ATATÜRK / M. N. SELÇUK
.
* TSK’nin öncesiz ve sonsuz (ezelî – ebedî) Başkomutanı Atatürk, Klasik Türk Müziği hayranıydı. Ancak, Ziya Gökalp’in etkisiyle 2 Kasım 1934’ten başlayarak radyolarda TSM çalınmasını yasaklattı. Sekiz ay sonra yanlıştan dönüp yasağı kaldırttı. Atamız, müzikle ilgili olarak bir ‘yanlıştan dönme’ öyküsünü de hayranı olduğu büyük bestekâr Münir Nurettin Selçuk’la yaşadı.
* Atatürk’ün kütüphanecisi Nuri Ulusu’nun yazdığına göre (2) Büyük Önder, Fahrettin Altay Paşa ile çıktığı bir yurt gezisinde, trende kahve içiyordu. Ulusu’ya, “Gramofona bir plak koy da dinleyelim.” dedi. Ulusu da Münir Nurettin Selçuk’un bir plağını koydu. O anda Atatürk, gramofonu hemen kapattırdığı gibi hışımla yerinden kalktı ve Selçuk’un plaklarını tren penceresinden dışarıya fırlattı.

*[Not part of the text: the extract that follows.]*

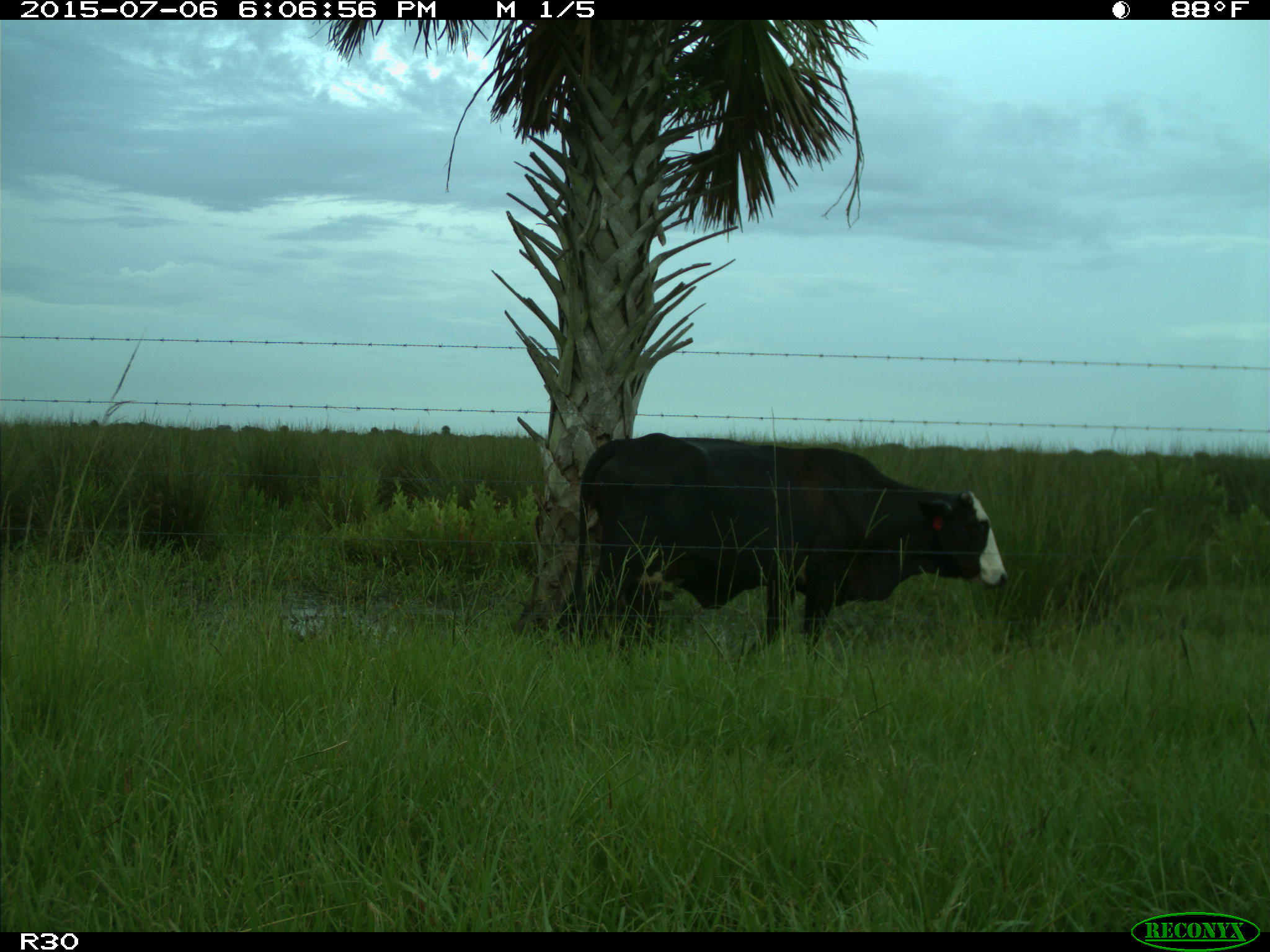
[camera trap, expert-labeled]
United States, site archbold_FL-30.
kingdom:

* “(Atatürk’e) Keyifli bir anında plakları niye attığını sorduk. Gülmeye başladı. ‘Münir Nurettin hani bir gece Dolmabahçe’ye gelmişti, sofrada şarkı söylerken ben de keyifliydim, söylediği şarkılara iştirak ediyordum. Bir müddet sonra şarkısını kesti ve yanıma gelip kulağıma, ‘Lütfen benimle beraber söylemeyin, şarkıyı bozuyorsunuz, ben rahat söyleyemiyorum’ dedi. Belki kimse sezmedi ama kendime mani oldum, ters bir şey söylemedim. Tabii şarkı bizim işimiz değil ama keyiflenmişiz, söylemeye çalışıyoruz. Beyefendiyi pek rahatsız etmişiz. O gece ona çok kırıldım, gücendim. Ama yine de plaklarını atmamalıydım, yanlış yaptım’ dedi.”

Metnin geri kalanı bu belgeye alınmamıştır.